Appellants claims that they are the children of the decedent by a marriage celebrated in
China in 1911 with S.K.; that during the subsistence of the marriage, the decedent had
contracted in 1922 another marriage with Marcosa Rivera; that as heirs, they are entitled to the
decedent’s one-half share in the properties acquired during the second marriage. Held: The
various official and public documents executed by the decedent himself convincingly shows that
he had not contracted marriage with any person other than M.R., and that he had no
child.Thus, in the marriage certificate it was clearly stated that he was single when he married
M.R. in 1922; in the sworn application for alien certificate of registration dated July 7, 1950, he
declared under oath that no child; and in several other documents executed by him and
presented in evidence he had consistently referred to M.R. alone his wife; he had never
mentioned S.K. as his wife, or their alleged children. On the other hand, appellants did not
present in evidence the marriage certificate of the decedent and their mother, which is the best
evidence of the alleged marriage; or gave any explanation for the non-presentation thereof or
of its loss neither have they presented any competent secondary evidence of the supposed
marriage. The finding, therefore, of the lower court that the appellants are not heirs of the
decedent is correct.

2. NO. DECLARATION OF HEIRSHIP IN CIVIL CASE IS NOT PROPER.

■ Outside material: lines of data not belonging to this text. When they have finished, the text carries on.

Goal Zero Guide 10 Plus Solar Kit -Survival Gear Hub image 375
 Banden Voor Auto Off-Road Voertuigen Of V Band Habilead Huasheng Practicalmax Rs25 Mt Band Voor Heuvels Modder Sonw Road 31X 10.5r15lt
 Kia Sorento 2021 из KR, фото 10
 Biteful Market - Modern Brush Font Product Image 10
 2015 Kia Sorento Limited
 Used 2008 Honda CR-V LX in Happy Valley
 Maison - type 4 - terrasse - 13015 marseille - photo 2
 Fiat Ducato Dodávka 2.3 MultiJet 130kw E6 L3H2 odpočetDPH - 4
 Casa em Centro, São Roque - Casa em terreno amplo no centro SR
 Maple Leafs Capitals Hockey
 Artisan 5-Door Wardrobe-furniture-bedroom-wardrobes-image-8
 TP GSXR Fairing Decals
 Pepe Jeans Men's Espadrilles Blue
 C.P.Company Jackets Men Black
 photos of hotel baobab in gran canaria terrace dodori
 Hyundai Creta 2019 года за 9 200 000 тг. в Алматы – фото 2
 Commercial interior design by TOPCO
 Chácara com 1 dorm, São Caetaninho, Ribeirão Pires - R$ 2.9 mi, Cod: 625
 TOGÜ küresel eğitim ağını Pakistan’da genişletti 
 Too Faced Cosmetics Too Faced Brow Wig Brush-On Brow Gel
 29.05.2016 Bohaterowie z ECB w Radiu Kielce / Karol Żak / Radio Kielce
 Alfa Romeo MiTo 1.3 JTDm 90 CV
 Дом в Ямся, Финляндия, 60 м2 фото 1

Likewise, we are of the opinion that the lower court should not have declared, in the
decision appealed from, that Marcosa Rivera is the only heir of the decedent, for such
declaration is improper in Civil Case No. 2071, it being within the exclusive competence of the
court in Special Proceeding No. 1537, in which it is not as yet, in issue, and, will not be,
ordinarily, in issue until the presentation of the project of partition.